3. Create new rhythms Ah — the bliss of unscheduled time — it sounds so great in theory, something that we may have longed for in those employment-intensive decades, but truth be told, we are creatures of habit. We may not miss work so much, but we may miss a schedule. The sudden lack of structure can be disorienting and even exhausting when we have to reinvent the wheel every day of what to do. Make a wish list of what you’d ideally like your ratio ofstructured time to free time to look like. Create a “mini-work day,” before it was 8 hours, now your workday may be condensed to a few hours, with the elements you would like — exercise, learning, errands, socializing — and decide when is your best time to do what. This structure is not set in stone, and should not feel limiting, instead, it should feel freeing having just enough predictability to make your days both more efficient and expansive and enjoyable.

4. Write your own retirement ticket If you’ve spent your whole life thinking about comparing yourself and trying to keep up with the Joneses, and we all fall prey to that to some extent in life, this is a wide open opportunity to be true to yourself and do your own thing. The first step may be figuring out what that looks like now. You may feel lost being out of the seeming competition based, survival of the fittest work world, but fear not. Start by writing your wish list, but do two versions: your day-to-day bucket list for the little things you want to do — like stay in bed all day and watch every Marx brothers movie back to back — and your bucket list with a capital B — things that take planning and funding to accomplish. Experiment to see what feels right and best to you. Your list might overlap with others you know, or it may not, but what matters is that you are living your one true life, whatever that means to you.

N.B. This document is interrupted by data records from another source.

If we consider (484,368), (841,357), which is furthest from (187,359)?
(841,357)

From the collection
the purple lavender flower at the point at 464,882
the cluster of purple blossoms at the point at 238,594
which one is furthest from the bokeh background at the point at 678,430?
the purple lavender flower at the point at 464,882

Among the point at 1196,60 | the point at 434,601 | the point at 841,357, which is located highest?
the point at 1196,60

5. Connect, connect, connect to protect your emotional mental health Work life, life with kids, all those things we alternately enjoyed and complained about also allowed us to complain — together. Colleagues at the office, fellow parents, we had instant connections through those settings. With retirement we don’t suddenly not need those social boosts, we may in fact need them more given the absence of these settings and our sudden surplus of free time. We need to create those opportunities for connection ourselves. Researchers have found that three out of four adults struggle with disabling loneliness. Connection is not a luxury, it’s essential for emotional mental health and well-being. Friendships buoy us, but research has also found that even just a brief conversation with a stranger — in coffee shops, at exercise class, in line at the post office, gives a powerful boost to our mood. Repeat often. Be proactive, explore other venues. Though we may hesitate to invite someone for coffee or to a movie together or a book club thinking that they wouldn’t want to, it’s kind of that first day of school phenomenon where everyone is so grateful that someone talked to us first. Be that person. Respond to that person. Don’t go it alone.

Thank you for all of these great insights!